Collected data
Start of Block

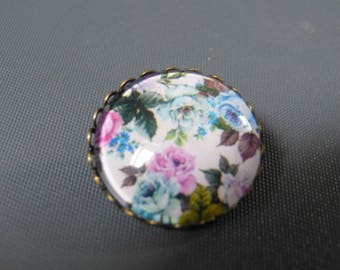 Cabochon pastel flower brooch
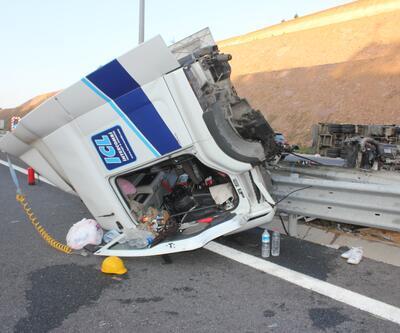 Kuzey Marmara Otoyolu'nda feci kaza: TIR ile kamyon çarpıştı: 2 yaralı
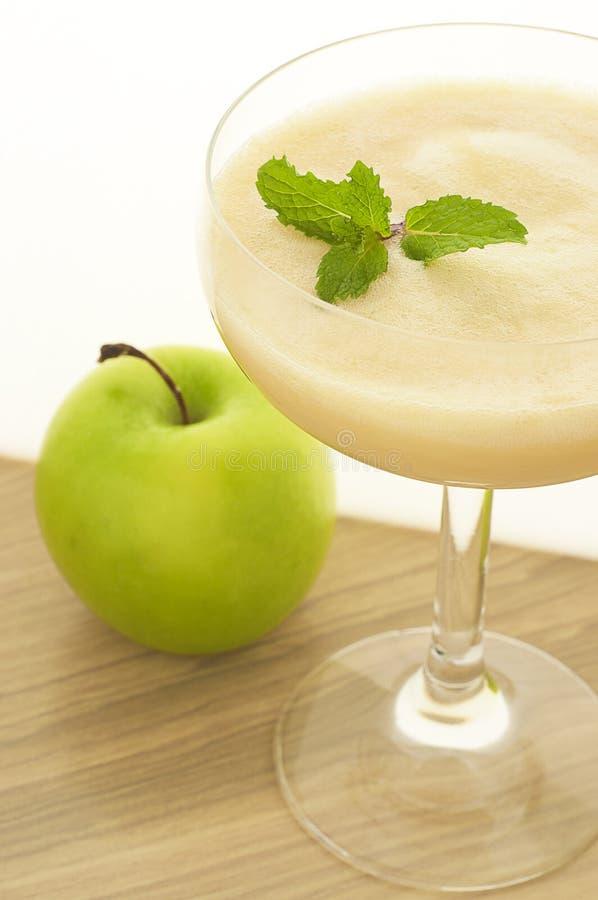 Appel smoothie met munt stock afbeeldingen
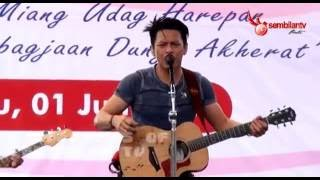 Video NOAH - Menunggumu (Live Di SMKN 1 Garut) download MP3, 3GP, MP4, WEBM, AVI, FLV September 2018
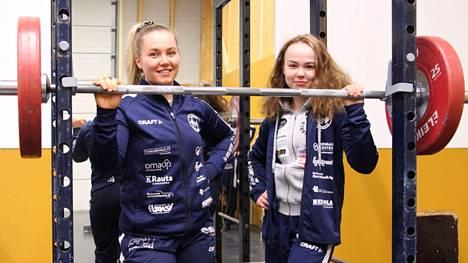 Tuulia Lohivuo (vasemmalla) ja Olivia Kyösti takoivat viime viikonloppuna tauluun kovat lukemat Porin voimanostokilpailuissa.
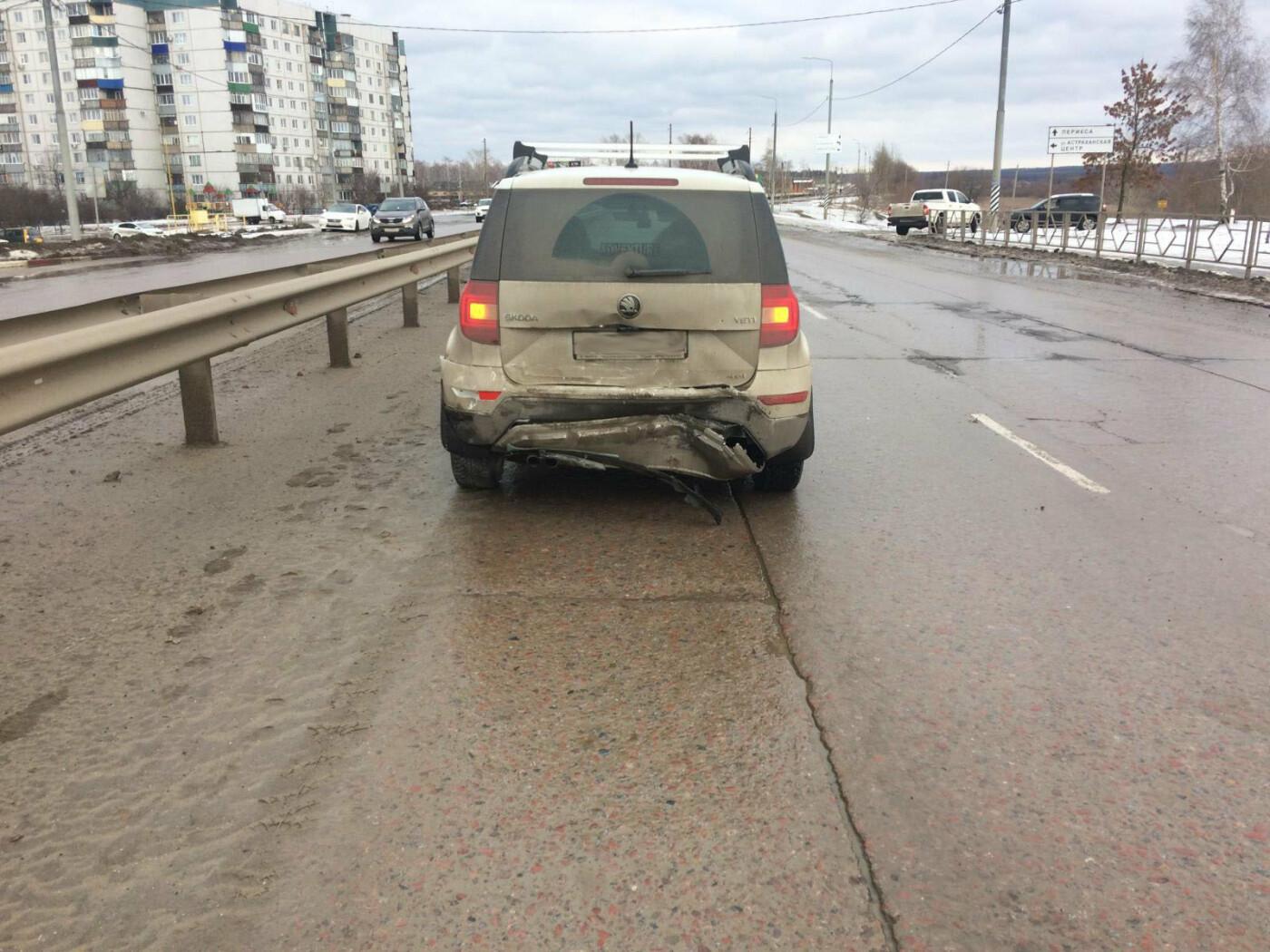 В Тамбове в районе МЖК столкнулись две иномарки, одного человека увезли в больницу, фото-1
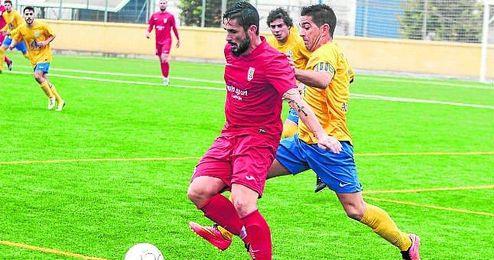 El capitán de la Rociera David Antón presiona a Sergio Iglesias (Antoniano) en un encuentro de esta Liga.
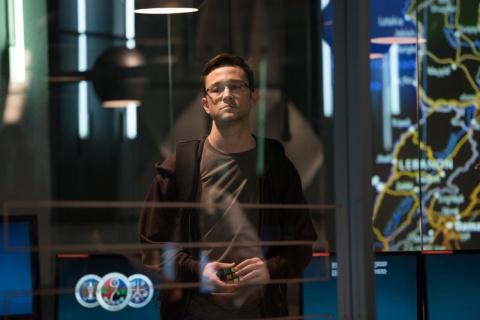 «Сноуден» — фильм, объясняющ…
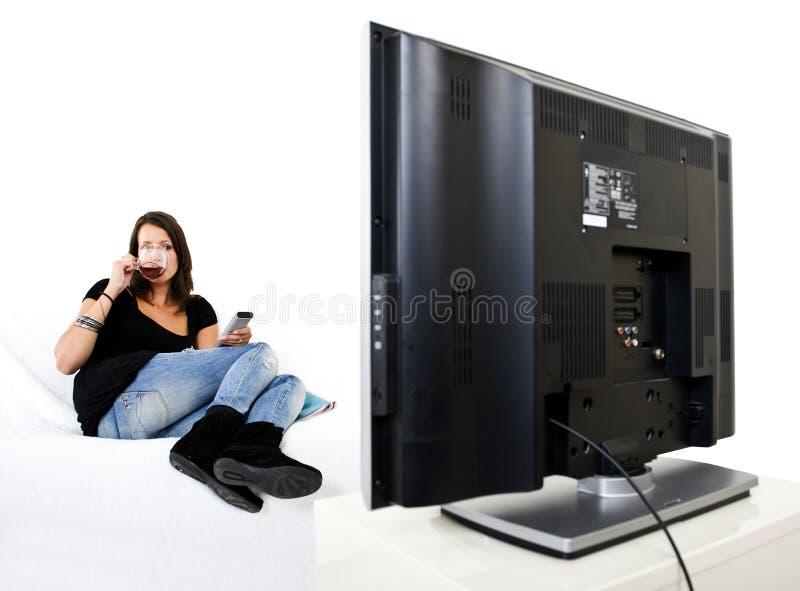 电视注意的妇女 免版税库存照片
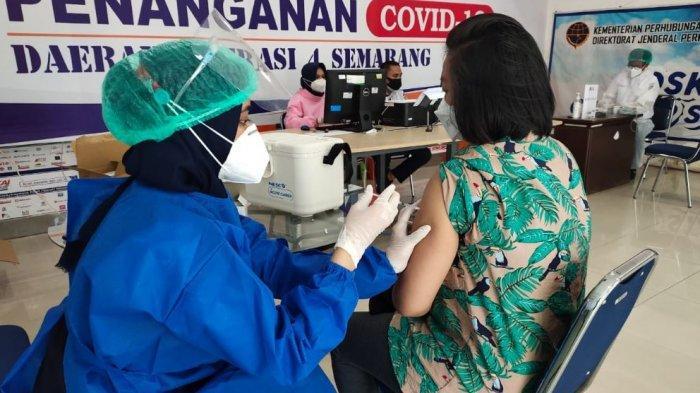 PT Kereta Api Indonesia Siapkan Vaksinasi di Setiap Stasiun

End of Block

- **TO DO**
Copy out the entries exactly. No pictures.

- **ANSWER**
 Cabochon pastel flower brooch
 Kuzey Marmara Otoyolu'nda feci kaza: TIR ile kamyon çarpıştı: 2 yaralı
 Appel smoothie met munt stock afbeeldingen
 Video NOAH - Menunggumu (Live Di SMKN 1 Garut) download MP3, 3GP, MP4, WEBM, AVI, FLV September 2018
 Tuulia Lohivuo (vasemmalla) ja Olivia Kyösti takoivat viime viikonloppuna tauluun kovat lukemat Porin voimanostokilpailuissa.
 В Тамбове в районе МЖК столкнулись две иномарки, одного человека увезли в больницу, фото-1
 El capitán de la Rociera David Antón presiona a Sergio Iglesias (Antoniano) en un encuentro de esta Liga.
 «Сноуден» — фильм, объясняющ…
 电视注意的妇女 免版税库存照片
 PT Kereta Api Indonesia Siapkan Vaksinasi di Setiap Stasiun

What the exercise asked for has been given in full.